He shrugged. “Something. Someone. An old foe. By its death, it released me.”

It wasn’t the time for stories now. I’d call Anna and see if she knew anything.

“You remember yourself,” Adam murmured.

“Yes,” agreed Sherwood, in an equally quiet voice.

“I gave you time to come to me,” Adam said. “But you didn’t. For the sake of the pack, I could not let it lie any longer.”

Danger scented the air, a sharp, almost storm-front quality that was as much possibility as odor. I couldn’t tell if it was my nose warning me or the pack bonds.

“I understand,” Sherwood said. “My identity is a problem.”

“I don’t care who you are,” Adam said heavily, “or were.”

“He’s not Shakespeare,” I said cheerfully into the heavy threat gathering. “He told me so.”

Briefly a smile lightened my mate’s face. “There will be several of the pack disappointed.”

“Six,” I said. “Including Sherwood. They might have won two hundred and four dollars and eighty-three cents, split between them.”

“Life is about disappointment,” murmured Zack. “Who keeps putting pennies in? What do you do if they win?”

I had a plan for that, but Sherwood interrupted me before I got the first word out.

“You don’t care who I am?” asked Sherwood, sounding . . . not distrustful exactly. If Adam had lied, we’d all have heard it.

“I don’t have any money in the betting pool,” Adam said mildly. “And I’m curious. But who you were doesn’t matter for the pack’s welfare.”

Darned curious,” I said confidentially, bumping Adam’s shoulder very lightly with mine.

I had been raised by werewolves. I knew how to manage them. The key to keeping two dominant wolves from killing each other was to keep things from getting confrontational. Zack and I were both working to lighten the atmosphere, our voices reminding Adam and Sherwood that this was not a duel and not a fight. Not yet.

To that end I continued, “Maybe even expletive-deleted curious. Starts with an ‘f’ and isn’t ‘firetruck.’ But he won’t say so in front of me.”
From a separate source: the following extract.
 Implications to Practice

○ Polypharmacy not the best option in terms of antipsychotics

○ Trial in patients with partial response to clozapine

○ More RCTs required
That Adam wouldn’t swear in front of me had become, fairly recently, a matter of some hilarity in the pack. A few of them were trying to get him to swear on purpose. That’s how I learned that Adam apparently swore a great deal—rivaling our pack execration champion, Ben—when there weren’t any females in the room. When I’d confronted him, he’d blamed his time in the military.

Adam didn’t look at me, but I caught the edge of his dimple peeking out, as if he’d thought I’d been funny. Proof that he wasn’t as annoyed with the pack antics as he pretended—and also that his nerves were titanium.
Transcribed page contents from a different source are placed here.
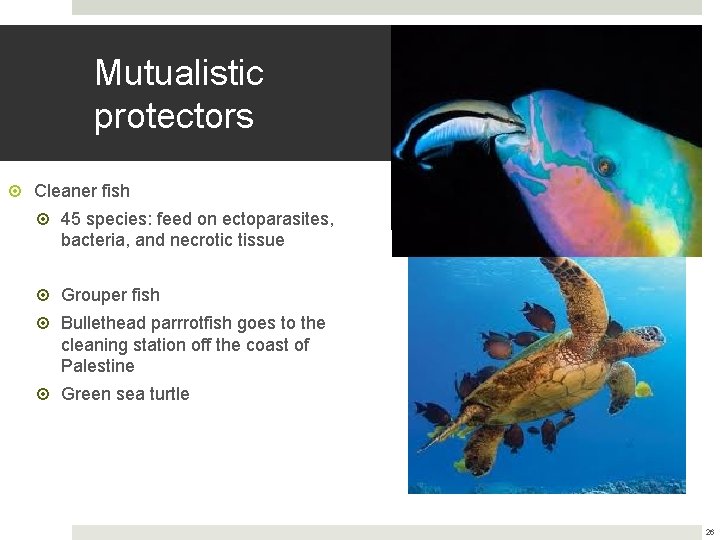 Mutualistic protectors

Cleaner fish

45 species: feed on ectoparasites, bacteria, and necrotic tissue

Grouper fish

Bullethead parrrotfish goes to the cleaning station off the coast of Palestine

Green sea turtle

26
This could go so wrong, and there were very few ways it could go right. Which disaster came to pass depended on Sherwood, and I didn’t know who this Sherwood was.

He wasn’t paying attention to me, so it was safe to examine him. I stared at him as if my eyes could take his surface and read the depths. Sherwood’s eyes really were hazel—almost green. I couldn’t believe I hadn’t noticed them before.
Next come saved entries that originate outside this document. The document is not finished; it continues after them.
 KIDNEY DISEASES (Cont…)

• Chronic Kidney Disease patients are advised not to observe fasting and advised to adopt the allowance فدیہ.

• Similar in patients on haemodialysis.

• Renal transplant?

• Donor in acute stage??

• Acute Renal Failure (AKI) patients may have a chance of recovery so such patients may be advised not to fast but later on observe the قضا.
There was a black tattoo on the side of his neck, a tattoo that was so old it was hard to discern anything about it other than that it had probably not been done with a modern technique. That made sense because werewolves are hard to tattoo, but if they have ink work done before they are Changed, it stays with them.

I hadn’t realized he had a tattoo at all.

Sherwood had been in our pack about five months and I had never seen the tattoo on his neck that was the size of my hand? It wasn’t even something a high-necked collar could have covered completely—the edge of the tattoo touched his jaw. The button-down shirt he was wearing obviously didn’t hide anything. I tried to remember how Sherwood usually dressed—but I just didn’t pay much attention to what people whose names weren’t Adam wore.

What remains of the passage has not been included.